U.S. West Texas Intermediate and international-benchmark Brent crude oil prices are trading lower on Tuesday with traders attempting to claw-back earlier losses. Brent is the weaker of the two, having fallen below 200-day Moving Average support which suggests hedge fund liquidation. WTI is still holding above this important support level, but downside momentum is threatening to take it out.
Prices sold off sharply on Monday and the selling pressure continued early Tuesday as output in the Gulf of Mexico resumed after being shut down as a precaution ahead of the arrival of Hurricane Barry. Furthermore, traders braced for a report that was expected to show record U.S. shale production
According to reports, producers on Monday began restoring some of the roughly three-quarters of output that was halted at Gulf of Mexico platforms ahead of Hurricane Barry. With the storm passing the region quickly, there isn’t expected to be any major damage to the platforms, which means normal production will resume sooner than expected.
On Monday, there was 1.3 million barrels per day (bpd) of oil production offline in the Gulf, about 80,000 barrels fewer than on Sunday. This indicates the process is slow, but nonetheless potentially bearish for prices. The selling we saw on Monday was likely related to liquidation of speculative long positions placed ahead of the arrival of the hurricane.
US Shale Output to Rise
Traders are also bracing for another jump in U.S. shale production. According to the U.S. Energy Information Administration (EIA) monthly drilling productivity report, U.S. oil output from seven major shale formations is expected to rise by about 49,000 bpd in August, to a record 8.55 million bpd. Overall U.S. crude production is now more than 12 million bpd.
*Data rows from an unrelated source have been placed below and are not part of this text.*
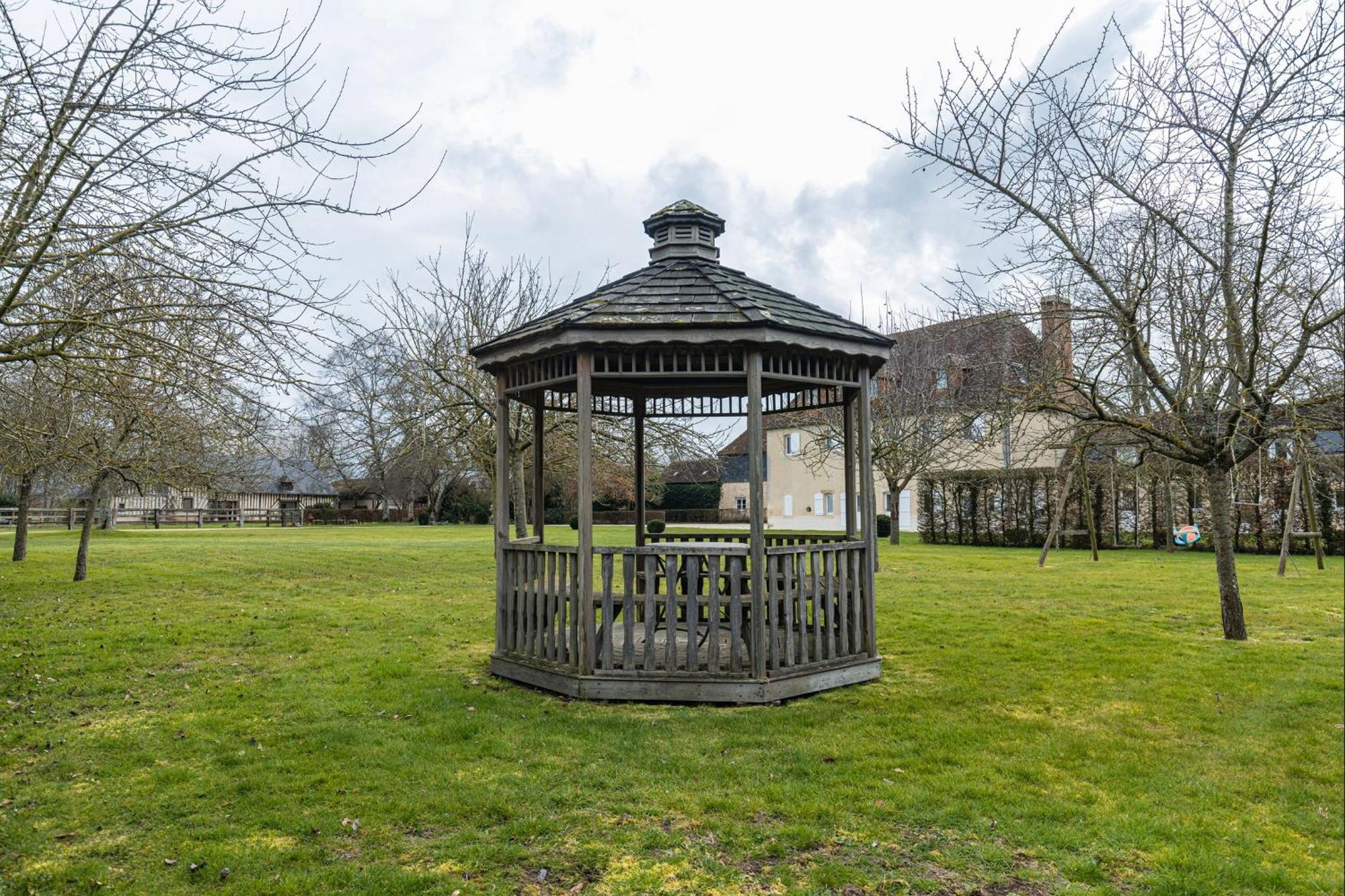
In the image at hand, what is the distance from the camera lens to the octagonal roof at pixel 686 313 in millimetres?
6645

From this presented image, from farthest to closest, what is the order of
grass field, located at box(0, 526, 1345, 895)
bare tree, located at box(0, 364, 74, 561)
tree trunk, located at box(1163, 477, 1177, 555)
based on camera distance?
1. tree trunk, located at box(1163, 477, 1177, 555)
2. bare tree, located at box(0, 364, 74, 561)
3. grass field, located at box(0, 526, 1345, 895)

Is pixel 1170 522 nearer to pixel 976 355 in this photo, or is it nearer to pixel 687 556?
pixel 976 355

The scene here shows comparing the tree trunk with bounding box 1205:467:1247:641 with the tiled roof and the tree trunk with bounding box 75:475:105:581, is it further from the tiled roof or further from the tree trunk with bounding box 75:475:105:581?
the tree trunk with bounding box 75:475:105:581

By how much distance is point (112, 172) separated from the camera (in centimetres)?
489

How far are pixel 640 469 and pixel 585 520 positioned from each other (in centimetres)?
299

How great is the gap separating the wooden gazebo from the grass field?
340 mm

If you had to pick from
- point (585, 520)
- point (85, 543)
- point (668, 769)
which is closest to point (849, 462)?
point (585, 520)

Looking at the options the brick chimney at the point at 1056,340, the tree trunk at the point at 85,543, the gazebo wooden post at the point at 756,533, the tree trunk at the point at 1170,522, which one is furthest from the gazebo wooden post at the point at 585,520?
the tree trunk at the point at 1170,522

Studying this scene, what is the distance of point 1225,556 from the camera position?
896cm

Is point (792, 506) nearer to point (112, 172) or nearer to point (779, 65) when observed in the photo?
point (779, 65)

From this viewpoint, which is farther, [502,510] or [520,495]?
[520,495]

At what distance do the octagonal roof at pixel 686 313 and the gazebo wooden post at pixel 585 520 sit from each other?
28cm

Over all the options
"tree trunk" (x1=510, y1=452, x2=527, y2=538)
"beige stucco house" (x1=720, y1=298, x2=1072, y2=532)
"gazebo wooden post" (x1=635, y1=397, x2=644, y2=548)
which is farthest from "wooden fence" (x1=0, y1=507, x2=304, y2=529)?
"gazebo wooden post" (x1=635, y1=397, x2=644, y2=548)

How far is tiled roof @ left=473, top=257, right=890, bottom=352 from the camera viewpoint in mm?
6680
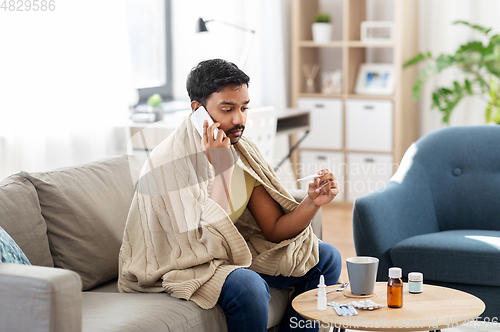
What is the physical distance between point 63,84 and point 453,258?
1.72 meters

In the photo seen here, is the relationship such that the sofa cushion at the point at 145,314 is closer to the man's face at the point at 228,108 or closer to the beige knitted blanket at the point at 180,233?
the beige knitted blanket at the point at 180,233

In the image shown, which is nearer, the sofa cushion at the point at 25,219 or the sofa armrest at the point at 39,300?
the sofa armrest at the point at 39,300

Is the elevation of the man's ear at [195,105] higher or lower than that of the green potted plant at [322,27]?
lower

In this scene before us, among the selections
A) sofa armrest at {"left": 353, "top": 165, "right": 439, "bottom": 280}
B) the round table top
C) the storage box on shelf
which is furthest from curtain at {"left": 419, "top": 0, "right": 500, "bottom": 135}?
the round table top

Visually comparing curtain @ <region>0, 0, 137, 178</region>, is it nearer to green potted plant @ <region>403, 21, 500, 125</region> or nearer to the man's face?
the man's face

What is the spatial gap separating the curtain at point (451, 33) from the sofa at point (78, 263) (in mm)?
2691

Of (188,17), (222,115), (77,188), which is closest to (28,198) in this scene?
(77,188)

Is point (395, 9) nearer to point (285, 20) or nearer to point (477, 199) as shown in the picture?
point (285, 20)

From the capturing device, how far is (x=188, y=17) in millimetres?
3777

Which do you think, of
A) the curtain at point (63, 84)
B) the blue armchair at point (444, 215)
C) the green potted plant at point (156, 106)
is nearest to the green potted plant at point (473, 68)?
the blue armchair at point (444, 215)

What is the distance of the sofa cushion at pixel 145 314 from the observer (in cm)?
142

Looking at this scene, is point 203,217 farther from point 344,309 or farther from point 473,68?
point 473,68

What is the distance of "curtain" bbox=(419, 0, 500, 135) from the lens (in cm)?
427

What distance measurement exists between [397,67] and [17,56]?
2.67 m
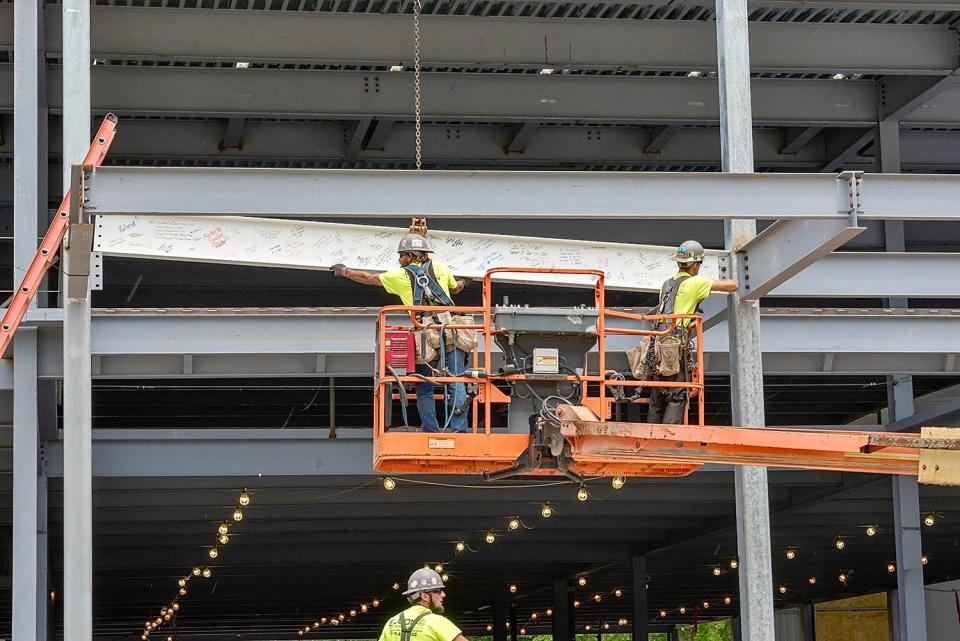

With short-term bullish events like the hurricane or a dispute in the Middle East subsiding, traders are being forced to look at the dominate supply and demand factors. And the picture they are painting is bearish.
Yesterday, the EIA issued a bearish report on U.S. supply. Last week, OPEC and the International Energy Agency (IEA) released bearish reports on demand.
Essentially, the rising U.S. output and lower demand are undermining OPEC and its allies’ efforts to trim the global supply and stabilize prices. Prices could continue to fall because of these factors. Prices could plunge if conditions between the United States and Iran improve.
Look for volatility today with the release of the American Petroleum Institute’s (API) weekly inventories report at 20:30 GMT.